CSS/Float/IE6 == HEADACHE
March 20, 2008 2:59 PM   Subscribe

CSS/Float/IE6 (I just scared off half of the web designers) For the rest of you, why is IE6 giving me 's' on this page? My shop now buttons... WTF is going on with them?

VM here is you need it: http://www.microsoft.com/downloads/details.aspx?FamilyId=21EABB90-958F-4B64-B5F1-73D0A413C8EF&displaylang=en
posted by B(oYo)BIES to Computers & Internet (14 answers total) 2 users marked this as a favorite
 
Link's not coming up for me.

If it's the same issue I had a couple weeks ago, try putting a
right after the floated block in question and see what happens.
posted by svolix at 3:16 PM on March 20, 2008


Uh, that's a [br /] tag.
posted by svolix at 3:17 PM on March 20, 2008


Response by poster: Make sure you are looking in IE6. This has nothing to do with [BR /] tags. I wish it was that easy. Whatever it is, I have the same problem with all three of the class="content_rectangle" boxes on the right side.

I believe whatever it is, it is also the cause of the issue with id="product_bottom_box_left" and id="product_bottom_box_left" on the following page.

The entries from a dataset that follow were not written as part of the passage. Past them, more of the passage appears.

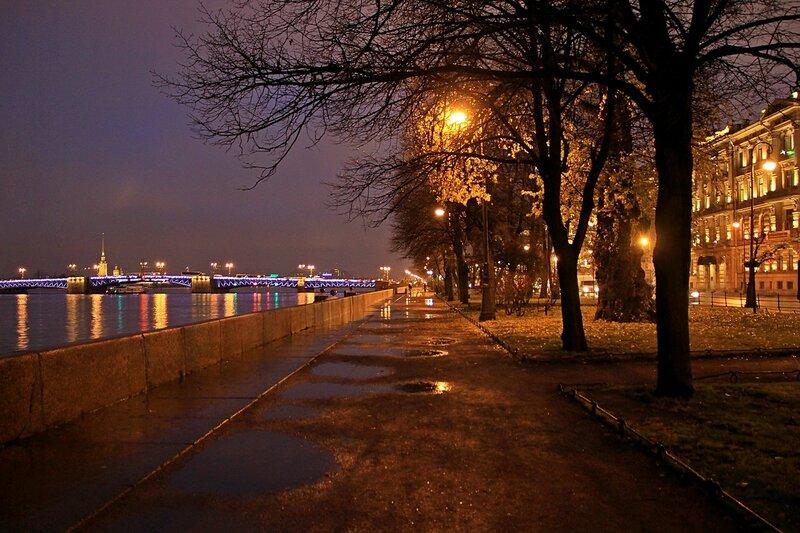 Ночная осенняя аллея на Адмиралтейской набережной в Санкт-Петербурге и вид на Дворцовый мост.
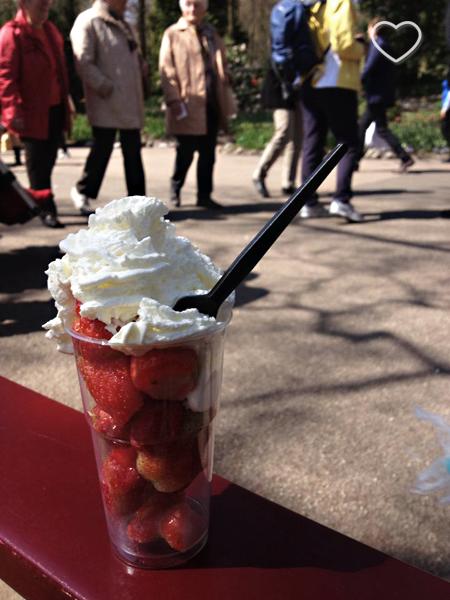 Foto de um copo com morangos e chantilly.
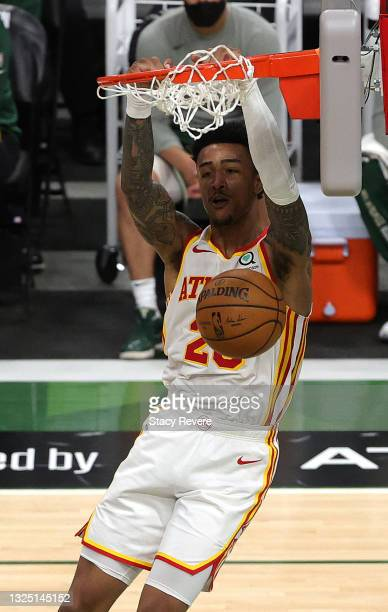 John Collins of the Atlanta Hawks dunks against the Milwaukee Bucks during the second quarter in game one of the Eastern Conference Finals at Fiserv...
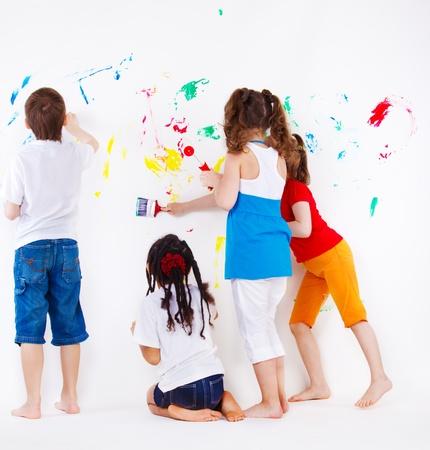 niños pintando: Cuatro elemental de años a niños pintando la pared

They should both line up side by side, as they do in IE7 and Firefox.
posted by B(oYo)BIES at 3:31 PM on March 20, 2008


Not around my IE6 machine, so can't test, but if it's anything like the CSS/Float/IE6 problem I spent half of last week solving, add a display:inline; after the float declaration. It has to do with an IE double-padding issue, so maybe that's why you're only seeing the "s", the rest of the phrase is padded out of the container.
posted by ochenk at 3:31 PM on March 20, 2008


Response by poster: No go on the display:inline;

By 's', I mean SHIT!
posted by B(oYo)BIES at 3:36 PM on March 20, 2008


Response by poster: Screenshot

Source

CSS
posted by B(oYo)BIES at 3:47 PM on March 20, 2008


Best answer: Your container's too small.

If you change the container width to 766px instead of 764px, it fixes everything. IE interprets paddings and margins slightly differently from Firefox, and it usually ends up slightly bigger in IE.
posted by theiconoclast31 at 4:03 PM on March 20, 2008


... which is why you always reset your CSS. It really takes care of a lot of small annoying layout inconsistencies.
posted by Foci for Analysis at 4:43 PM on March 20, 2008


Truly pedantic nitpick: CSS id names and class names should not have underscore characters in them. Use dashes instead. See also.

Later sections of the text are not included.